Ak Parti'nin YSK temsilcisi Recep Özel’in CHP kurultayının iptali talebiyle açılan davanın sonucu etkilemeyeceğini söylemesi, Ak Parti Genel Başkan Yardımcısı Hayati Yazıcı’nın Ekrem İmamoğlu’nun da aralarında bulunduğu isimler hakkında yürütülen soruşturmayla ilgili açıklamasında, masumiyet karinesinin gözetilmesi gerektiğini belirterek “Evrensel hukuk ilkeleri çerçevesinde hareket etmek zorundayız. İddiaların çarşaf çarşaf gazetelerde yer almasını doğru bulmuyorum” ifadelerini kullanması kamuoyunda çokça tartışıldı. Yargının bağımsız karar vermediği, davaların siyasi olduğu, mahkemelerin de iktidarın sopası haline geldiğine ilişkin onlarca örnek bulunuyor.
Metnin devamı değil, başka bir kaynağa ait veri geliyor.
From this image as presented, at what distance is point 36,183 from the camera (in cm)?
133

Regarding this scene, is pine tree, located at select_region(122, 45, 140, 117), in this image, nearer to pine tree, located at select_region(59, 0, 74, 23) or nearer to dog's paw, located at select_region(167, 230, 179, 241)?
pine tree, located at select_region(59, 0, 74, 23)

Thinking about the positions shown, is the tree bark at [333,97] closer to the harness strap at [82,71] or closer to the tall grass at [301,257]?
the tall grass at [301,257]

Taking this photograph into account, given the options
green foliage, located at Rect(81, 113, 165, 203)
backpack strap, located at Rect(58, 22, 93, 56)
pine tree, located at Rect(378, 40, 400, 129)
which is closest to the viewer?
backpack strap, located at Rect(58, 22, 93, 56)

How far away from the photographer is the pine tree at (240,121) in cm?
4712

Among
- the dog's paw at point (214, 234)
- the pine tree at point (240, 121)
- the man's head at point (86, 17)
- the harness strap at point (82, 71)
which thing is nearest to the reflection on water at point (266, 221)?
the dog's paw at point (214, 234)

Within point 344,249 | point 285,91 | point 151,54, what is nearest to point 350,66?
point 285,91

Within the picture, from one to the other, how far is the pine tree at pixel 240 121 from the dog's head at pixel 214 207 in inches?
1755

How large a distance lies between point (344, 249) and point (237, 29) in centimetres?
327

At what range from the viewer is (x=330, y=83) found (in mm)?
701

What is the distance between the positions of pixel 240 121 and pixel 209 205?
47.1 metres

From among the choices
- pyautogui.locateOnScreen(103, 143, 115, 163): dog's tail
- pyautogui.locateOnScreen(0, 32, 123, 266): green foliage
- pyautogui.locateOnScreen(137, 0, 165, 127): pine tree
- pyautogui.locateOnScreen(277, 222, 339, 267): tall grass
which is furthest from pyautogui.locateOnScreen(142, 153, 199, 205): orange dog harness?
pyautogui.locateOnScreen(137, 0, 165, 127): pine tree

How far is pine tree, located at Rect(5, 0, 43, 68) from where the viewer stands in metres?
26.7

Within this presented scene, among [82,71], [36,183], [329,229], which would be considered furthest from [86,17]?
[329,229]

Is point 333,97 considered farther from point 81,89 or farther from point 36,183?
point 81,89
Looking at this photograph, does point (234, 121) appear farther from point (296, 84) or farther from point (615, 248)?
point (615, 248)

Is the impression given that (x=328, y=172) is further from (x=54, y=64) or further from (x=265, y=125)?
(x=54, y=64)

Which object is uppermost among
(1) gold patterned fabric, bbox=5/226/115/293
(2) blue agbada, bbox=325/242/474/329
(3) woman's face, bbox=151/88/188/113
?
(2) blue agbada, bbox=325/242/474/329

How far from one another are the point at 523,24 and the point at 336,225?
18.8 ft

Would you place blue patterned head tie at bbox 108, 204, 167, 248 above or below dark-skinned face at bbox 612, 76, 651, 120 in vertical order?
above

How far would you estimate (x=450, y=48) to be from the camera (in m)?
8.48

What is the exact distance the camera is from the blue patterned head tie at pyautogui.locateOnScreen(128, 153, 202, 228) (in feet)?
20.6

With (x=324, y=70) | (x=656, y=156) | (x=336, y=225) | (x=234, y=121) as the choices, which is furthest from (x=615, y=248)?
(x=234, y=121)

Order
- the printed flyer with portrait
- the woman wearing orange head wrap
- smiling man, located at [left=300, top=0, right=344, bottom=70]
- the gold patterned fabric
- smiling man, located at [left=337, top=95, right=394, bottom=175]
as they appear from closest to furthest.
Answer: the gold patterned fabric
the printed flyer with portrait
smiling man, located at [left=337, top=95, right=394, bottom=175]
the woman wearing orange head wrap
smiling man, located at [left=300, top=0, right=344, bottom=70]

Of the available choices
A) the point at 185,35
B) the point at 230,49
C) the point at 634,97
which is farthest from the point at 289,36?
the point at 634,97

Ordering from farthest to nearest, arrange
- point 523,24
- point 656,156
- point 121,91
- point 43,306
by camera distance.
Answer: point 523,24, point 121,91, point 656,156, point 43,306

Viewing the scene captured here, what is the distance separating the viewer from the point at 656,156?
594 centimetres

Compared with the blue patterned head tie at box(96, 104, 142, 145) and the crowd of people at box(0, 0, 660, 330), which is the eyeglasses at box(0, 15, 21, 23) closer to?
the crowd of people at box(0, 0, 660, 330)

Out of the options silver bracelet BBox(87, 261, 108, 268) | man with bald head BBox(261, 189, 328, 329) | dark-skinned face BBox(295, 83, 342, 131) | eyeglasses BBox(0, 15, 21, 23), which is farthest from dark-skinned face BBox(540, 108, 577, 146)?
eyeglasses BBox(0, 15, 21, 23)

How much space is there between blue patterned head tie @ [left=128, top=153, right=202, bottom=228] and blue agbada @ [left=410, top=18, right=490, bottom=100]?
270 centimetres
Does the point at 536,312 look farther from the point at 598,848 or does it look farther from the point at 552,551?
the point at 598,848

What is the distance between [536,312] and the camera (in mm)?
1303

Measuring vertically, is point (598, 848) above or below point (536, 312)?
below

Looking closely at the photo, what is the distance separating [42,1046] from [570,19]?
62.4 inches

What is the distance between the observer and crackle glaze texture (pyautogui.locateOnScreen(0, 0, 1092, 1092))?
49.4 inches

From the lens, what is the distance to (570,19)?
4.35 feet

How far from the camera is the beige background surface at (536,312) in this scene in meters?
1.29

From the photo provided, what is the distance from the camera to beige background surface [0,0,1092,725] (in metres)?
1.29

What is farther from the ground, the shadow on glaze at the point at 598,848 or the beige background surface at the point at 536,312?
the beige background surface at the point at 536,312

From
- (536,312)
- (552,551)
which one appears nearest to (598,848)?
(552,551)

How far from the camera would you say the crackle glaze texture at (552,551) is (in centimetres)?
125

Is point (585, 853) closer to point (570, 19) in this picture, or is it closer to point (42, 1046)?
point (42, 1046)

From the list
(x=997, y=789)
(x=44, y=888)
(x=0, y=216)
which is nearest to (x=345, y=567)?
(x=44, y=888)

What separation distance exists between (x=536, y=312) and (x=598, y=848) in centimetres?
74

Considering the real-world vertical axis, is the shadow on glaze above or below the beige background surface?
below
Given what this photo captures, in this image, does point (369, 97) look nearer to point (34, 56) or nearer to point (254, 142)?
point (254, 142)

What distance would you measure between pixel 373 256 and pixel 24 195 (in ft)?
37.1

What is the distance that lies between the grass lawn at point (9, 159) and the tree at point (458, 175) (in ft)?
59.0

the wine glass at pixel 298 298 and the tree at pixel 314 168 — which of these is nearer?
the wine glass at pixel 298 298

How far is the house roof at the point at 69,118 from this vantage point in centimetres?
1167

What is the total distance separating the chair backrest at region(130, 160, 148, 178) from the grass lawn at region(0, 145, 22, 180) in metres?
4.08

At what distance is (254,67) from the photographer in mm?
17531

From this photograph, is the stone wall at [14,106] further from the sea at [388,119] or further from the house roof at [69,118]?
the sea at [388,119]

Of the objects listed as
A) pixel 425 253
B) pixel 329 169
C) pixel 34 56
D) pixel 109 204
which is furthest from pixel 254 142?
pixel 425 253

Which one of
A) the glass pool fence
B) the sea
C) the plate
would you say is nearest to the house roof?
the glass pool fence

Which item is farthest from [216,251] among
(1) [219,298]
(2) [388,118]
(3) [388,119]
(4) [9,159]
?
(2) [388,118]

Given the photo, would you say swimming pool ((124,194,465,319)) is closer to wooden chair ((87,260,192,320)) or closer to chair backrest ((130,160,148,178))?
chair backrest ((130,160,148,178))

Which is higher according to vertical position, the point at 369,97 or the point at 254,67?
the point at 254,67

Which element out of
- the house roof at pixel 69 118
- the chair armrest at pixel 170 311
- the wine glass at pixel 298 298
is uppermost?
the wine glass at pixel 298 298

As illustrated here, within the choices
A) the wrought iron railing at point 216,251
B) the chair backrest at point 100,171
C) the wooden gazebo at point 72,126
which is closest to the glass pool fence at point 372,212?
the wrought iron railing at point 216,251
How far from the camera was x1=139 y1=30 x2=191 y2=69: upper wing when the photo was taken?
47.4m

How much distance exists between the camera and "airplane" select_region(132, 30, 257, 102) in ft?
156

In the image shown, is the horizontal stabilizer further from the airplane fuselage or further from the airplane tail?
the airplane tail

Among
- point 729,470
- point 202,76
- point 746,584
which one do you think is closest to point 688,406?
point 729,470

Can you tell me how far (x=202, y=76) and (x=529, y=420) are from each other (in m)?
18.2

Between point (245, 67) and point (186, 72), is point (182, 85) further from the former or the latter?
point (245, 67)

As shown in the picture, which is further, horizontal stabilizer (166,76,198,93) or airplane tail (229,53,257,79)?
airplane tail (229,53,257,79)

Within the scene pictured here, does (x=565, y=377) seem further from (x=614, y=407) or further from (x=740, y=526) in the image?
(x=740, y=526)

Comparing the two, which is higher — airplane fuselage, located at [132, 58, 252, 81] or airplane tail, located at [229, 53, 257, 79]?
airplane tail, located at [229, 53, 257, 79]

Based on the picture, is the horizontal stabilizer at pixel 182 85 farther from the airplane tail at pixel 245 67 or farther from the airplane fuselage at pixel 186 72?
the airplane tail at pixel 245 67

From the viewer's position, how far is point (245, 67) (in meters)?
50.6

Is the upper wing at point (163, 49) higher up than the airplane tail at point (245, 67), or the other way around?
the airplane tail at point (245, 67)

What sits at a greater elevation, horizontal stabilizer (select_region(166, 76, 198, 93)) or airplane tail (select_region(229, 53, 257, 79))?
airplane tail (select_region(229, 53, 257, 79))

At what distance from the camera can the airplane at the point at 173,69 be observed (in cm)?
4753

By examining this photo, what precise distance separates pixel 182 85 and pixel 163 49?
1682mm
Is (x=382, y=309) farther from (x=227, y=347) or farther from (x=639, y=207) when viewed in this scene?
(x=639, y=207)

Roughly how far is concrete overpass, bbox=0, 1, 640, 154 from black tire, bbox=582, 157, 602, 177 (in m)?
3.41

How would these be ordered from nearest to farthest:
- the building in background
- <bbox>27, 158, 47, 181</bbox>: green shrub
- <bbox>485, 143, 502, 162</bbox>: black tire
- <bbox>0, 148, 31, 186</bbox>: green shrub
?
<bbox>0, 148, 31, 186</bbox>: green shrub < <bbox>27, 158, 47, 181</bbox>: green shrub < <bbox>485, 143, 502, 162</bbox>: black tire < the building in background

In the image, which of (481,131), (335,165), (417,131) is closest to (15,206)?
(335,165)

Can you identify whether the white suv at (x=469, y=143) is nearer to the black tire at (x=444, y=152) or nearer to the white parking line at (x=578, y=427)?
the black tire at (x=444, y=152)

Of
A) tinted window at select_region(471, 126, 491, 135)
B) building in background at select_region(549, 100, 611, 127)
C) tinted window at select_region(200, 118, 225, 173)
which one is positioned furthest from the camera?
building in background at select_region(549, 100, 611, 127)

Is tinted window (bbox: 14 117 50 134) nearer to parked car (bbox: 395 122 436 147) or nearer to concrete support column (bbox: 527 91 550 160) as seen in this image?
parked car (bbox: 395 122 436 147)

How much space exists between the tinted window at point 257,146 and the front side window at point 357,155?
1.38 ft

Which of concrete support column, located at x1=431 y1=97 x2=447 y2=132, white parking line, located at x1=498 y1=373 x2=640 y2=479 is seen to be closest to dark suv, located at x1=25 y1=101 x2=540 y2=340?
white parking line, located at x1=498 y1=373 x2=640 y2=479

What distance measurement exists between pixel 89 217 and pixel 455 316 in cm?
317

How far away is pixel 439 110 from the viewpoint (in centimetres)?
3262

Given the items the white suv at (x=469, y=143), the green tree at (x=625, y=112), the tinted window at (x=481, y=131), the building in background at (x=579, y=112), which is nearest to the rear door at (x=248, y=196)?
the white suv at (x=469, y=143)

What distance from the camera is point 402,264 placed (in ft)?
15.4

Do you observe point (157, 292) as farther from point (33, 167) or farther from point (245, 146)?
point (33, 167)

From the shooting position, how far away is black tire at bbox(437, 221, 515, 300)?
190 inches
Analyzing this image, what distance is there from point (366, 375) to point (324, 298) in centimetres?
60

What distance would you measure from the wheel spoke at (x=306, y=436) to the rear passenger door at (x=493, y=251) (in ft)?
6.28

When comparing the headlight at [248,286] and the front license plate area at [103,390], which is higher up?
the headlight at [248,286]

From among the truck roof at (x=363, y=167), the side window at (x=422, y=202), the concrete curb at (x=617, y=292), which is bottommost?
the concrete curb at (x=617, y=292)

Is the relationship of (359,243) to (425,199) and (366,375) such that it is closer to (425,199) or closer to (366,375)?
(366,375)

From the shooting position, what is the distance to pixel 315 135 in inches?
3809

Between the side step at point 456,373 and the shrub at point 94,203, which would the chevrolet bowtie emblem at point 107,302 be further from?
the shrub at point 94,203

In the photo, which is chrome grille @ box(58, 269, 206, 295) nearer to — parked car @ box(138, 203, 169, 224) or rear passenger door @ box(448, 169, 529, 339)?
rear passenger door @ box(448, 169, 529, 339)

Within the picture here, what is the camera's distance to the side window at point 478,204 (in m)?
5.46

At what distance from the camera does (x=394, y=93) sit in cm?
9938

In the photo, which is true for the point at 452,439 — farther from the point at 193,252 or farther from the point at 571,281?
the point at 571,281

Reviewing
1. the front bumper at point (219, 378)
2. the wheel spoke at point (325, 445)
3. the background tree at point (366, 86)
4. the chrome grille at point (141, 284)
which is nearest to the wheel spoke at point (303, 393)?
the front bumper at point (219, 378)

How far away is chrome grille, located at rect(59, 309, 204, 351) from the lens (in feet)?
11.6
AYM’nin Can Atalay kararının tanınmaması, iktidar ortağı Devlet Bahçeli’nin AYM’yi hedef alan ağır sözleri, AİHM kararlarına rağmen Osman Kavala’nın içeride tutulması, Gezi Direnişi bahane edilerek menajer Ayşe Barım’ın tutuklanması, Zafer Partisi Lideri Ümit Özdağ’ın aylarca cezaevinde tutulması, DEM Partili belediyelere yönelik operasyonlar, 19 Mart operasyonlarına ilişkin aradan geçen 100 güne rağmen somut deliller üretilememesi, son olarak Kurultay davası gibi pek çok gelişme yargının siyasallaştığının en somut örnekleri olarak karşımızda duruyor. Buna rağmen iktidar, siyasal yargıyı topluma kabul ettirmekten vazgeçmiyor. Geçmişte Adalet Yürüyüşü düzenleyen Kılıçdaroğlu’nun meseleyi “İmamoğlu ile yargı arasında” denklemine indirgemesi siyasallaşan yargının muhalefetin bir kısmı tarafından da kabul edildiğini gösteriyor. Bugünün mücadelesi aynı zamanda siyasallaşan yargıyı kabul edenlerle etmeyenler arasında geçiyor.